Task to carry out: Copy all of the entries below word for word, leaving out the pictures.

--- START Source records ---

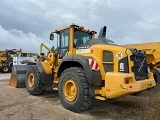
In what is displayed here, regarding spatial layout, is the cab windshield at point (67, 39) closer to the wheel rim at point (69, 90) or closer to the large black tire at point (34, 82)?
the large black tire at point (34, 82)

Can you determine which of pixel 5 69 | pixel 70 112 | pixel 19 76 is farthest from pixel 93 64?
pixel 5 69

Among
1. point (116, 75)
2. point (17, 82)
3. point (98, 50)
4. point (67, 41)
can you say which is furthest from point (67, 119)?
point (17, 82)

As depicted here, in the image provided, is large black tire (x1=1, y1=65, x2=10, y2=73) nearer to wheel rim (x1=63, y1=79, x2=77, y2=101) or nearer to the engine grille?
wheel rim (x1=63, y1=79, x2=77, y2=101)

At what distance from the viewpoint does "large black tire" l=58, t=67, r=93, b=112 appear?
5.10 metres

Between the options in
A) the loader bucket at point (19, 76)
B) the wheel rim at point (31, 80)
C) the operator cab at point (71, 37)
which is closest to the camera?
the operator cab at point (71, 37)

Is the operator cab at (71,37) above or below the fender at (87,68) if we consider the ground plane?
above

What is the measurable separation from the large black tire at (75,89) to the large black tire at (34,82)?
5.09ft

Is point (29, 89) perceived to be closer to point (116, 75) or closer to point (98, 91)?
point (98, 91)

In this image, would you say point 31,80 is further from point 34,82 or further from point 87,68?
point 87,68

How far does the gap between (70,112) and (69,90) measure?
2.10ft

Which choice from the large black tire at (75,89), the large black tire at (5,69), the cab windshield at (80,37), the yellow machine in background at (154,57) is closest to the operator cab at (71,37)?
the cab windshield at (80,37)

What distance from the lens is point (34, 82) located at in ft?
23.9

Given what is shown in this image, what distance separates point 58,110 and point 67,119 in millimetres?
783

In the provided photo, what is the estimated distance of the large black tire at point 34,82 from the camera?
7.14m
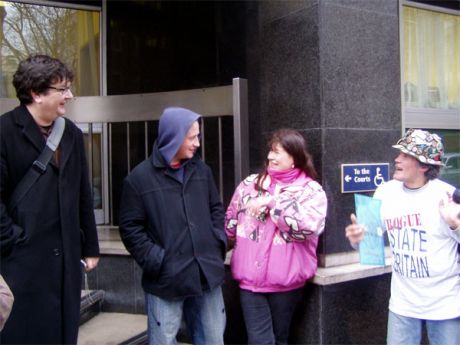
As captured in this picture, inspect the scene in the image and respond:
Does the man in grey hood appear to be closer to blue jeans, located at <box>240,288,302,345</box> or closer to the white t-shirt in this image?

--- END Source records ---

Written solution:
In what is displayed here, regarding spatial layout, is the cab windshield at point (67, 39) closer to the wheel rim at point (69, 90) or closer to the large black tire at point (34, 82)?
the large black tire at point (34, 82)

Can you determine which of pixel 5 69 | pixel 70 112 | pixel 19 76 is farthest from pixel 93 64?
pixel 5 69

Among
1. point (116, 75)
2. point (17, 82)
3. point (98, 50)
4. point (67, 41)
can you say which is furthest from point (67, 119)?
point (17, 82)

As depicted here, in the image provided, is large black tire (x1=1, y1=65, x2=10, y2=73) nearer to wheel rim (x1=63, y1=79, x2=77, y2=101) or nearer to the engine grille?
wheel rim (x1=63, y1=79, x2=77, y2=101)

At what distance from the viewpoint does "large black tire" l=58, t=67, r=93, b=112 appear?
5.10 metres

Between the options in
A) the loader bucket at point (19, 76)
B) the wheel rim at point (31, 80)
C) the operator cab at point (71, 37)
which is closest to the camera?
the operator cab at point (71, 37)

Is the operator cab at (71,37) above or below the fender at (87,68) if we consider the ground plane?
above

What is the measurable separation from the large black tire at (75,89) to the large black tire at (34,82)?
5.09ft

Is point (29, 89) perceived to be closer to point (116, 75) or closer to point (98, 91)?
point (98, 91)

In this image, would you say point 31,80 is further from point 34,82 or further from point 87,68?
point 87,68

How far does the gap between (70,112) and (69,90) measure?
2.10ft

Which choice from the large black tire at (75,89), the large black tire at (5,69), the cab windshield at (80,37), the yellow machine in background at (154,57) is closest to the operator cab at (71,37)?
the cab windshield at (80,37)

What distance from the lens is point (34, 82) located at in ft?
23.9

Given what is shown in this image, what distance separates point 58,110 and point 67,119 in millimetres?
783

In the provided photo, what is the estimated distance of the large black tire at point 34,82 from the camera?
7.14m
As captured in this picture, inspect the scene in the image and respond:
Does the man in grey hood appear to be closer to blue jeans, located at <box>240,288,302,345</box> or closer to the white t-shirt in this image?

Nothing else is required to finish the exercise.